START Raw data

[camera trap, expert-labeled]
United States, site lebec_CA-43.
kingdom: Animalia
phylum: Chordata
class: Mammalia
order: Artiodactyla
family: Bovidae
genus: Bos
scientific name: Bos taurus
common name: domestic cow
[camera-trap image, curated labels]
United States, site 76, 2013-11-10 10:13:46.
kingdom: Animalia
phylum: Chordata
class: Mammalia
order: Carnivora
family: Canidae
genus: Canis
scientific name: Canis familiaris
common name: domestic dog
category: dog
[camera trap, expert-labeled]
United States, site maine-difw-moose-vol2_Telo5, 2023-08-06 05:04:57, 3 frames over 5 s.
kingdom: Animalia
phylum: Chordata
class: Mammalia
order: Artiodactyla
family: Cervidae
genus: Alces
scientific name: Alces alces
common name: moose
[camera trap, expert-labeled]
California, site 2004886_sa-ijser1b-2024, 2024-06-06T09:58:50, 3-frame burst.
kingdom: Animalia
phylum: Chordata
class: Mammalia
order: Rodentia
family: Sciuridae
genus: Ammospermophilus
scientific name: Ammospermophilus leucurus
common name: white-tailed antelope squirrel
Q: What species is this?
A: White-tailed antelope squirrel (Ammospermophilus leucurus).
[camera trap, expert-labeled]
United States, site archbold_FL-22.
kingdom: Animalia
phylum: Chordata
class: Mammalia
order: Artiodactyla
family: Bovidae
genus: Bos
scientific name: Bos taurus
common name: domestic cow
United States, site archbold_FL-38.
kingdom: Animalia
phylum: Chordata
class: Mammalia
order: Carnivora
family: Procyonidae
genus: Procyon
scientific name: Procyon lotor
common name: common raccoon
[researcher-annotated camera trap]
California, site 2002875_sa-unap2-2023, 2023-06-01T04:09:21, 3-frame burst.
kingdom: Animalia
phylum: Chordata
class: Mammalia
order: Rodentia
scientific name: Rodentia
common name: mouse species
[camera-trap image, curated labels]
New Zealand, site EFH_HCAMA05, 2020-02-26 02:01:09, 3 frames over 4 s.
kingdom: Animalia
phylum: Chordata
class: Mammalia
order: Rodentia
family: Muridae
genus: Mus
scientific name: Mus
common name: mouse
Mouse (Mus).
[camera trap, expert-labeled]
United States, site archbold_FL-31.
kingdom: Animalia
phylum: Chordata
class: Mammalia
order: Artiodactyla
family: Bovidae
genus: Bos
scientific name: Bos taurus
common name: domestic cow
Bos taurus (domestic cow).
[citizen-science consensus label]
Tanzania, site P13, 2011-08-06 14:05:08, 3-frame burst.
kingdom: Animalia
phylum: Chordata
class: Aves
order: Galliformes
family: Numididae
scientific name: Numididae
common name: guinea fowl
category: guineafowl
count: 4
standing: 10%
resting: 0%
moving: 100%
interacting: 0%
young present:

END Raw data

Copy out the data shown above in full. Match it exactly.

[camera trap, expert-labeled]
United States, site lebec_CA-43.
kingdom: Animalia
phylum: Chordata
class: Mammalia
order: Artiodactyla
family: Bovidae
genus: Bos
scientific name: Bos taurus
common name: domestic cow
[camera-trap image, curated labels]
United States, site 76, 2013-11-10 10:13:46.
kingdom: Animalia
phylum: Chordata
class: Mammalia
order: Carnivora
family: Canidae
genus: Canis
scientific name: Canis familiaris
common name: domestic dog
category: dog
[camera trap, expert-labeled]
United States, site maine-difw-moose-vol2_Telo5, 2023-08-06 05:04:57, 3 frames over 5 s.
kingdom: Animalia
phylum: Chordata
class: Mammalia
order: Artiodactyla
family: Cervidae
genus: Alces
scientific name: Alces alces
common name: moose
[camera trap, expert-labeled]
California, site 2004886_sa-ijser1b-2024, 2024-06-06T09:58:50, 3-frame burst.
kingdom: Animalia
phylum: Chordata
class: Mammalia
order: Rodentia
family: Sciuridae
genus: Ammospermophilus
scientific name: Ammospermophilus leucurus
common name: white-tailed antelope squirrel
Q: What species is this?
A: White-tailed antelope squirrel (Ammospermophilus leucurus).
[camera trap, expert-labeled]
United States, site archbold_FL-22.
kingdom: Animalia
phylum: Chordata
class: Mammalia
order: Artiodactyla
family: Bovidae
genus: Bos
scientific name: Bos taurus
common name: domestic cow
United States, site archbold_FL-38.
kingdom: Animalia
phylum: Chordata
class: Mammalia
order: Carnivora
family: Procyonidae
genus: Procyon
scientific name: Procyon lotor
common name: common raccoon
[researcher-annotated camera trap]
California, site 2002875_sa-unap2-2023, 2023-06-01T04:09:21, 3-frame burst.
kingdom: Animalia
phylum: Chordata
class: Mammalia
order: Rodentia
scientific name: Rodentia
common name: mouse species
[camera-trap image, curated labels]
New Zealand, site EFH_HCAMA05, 2020-02-26 02:01:09, 3 frames over 4 s.
kingdom: Animalia
phylum: Chordata
class: Mammalia
order: Rodentia
family: Muridae
genus: Mus
scientific name: Mus
common name: mouse
Mouse (Mus).
[camera trap, expert-labeled]
United States, site archbold_FL-31.
kingdom: Animalia
phylum: Chordata
class: Mammalia
order: Artiodactyla
family: Bovidae
genus: Bos
scientific name: Bos taurus
common name: domestic cow
Bos taurus (domestic cow).
[citizen-science consensus label]
Tanzania, site P13, 2011-08-06 14:05:08, 3-frame burst.
kingdom: Animalia
phylum: Chordata
class: Aves
order: Galliformes
family: Numididae
scientific name: Numididae
common name: guinea fowl
category: guineafowl
count: 4
standing: 10%
resting: 0%
moving: 100%
interacting: 0%
young present:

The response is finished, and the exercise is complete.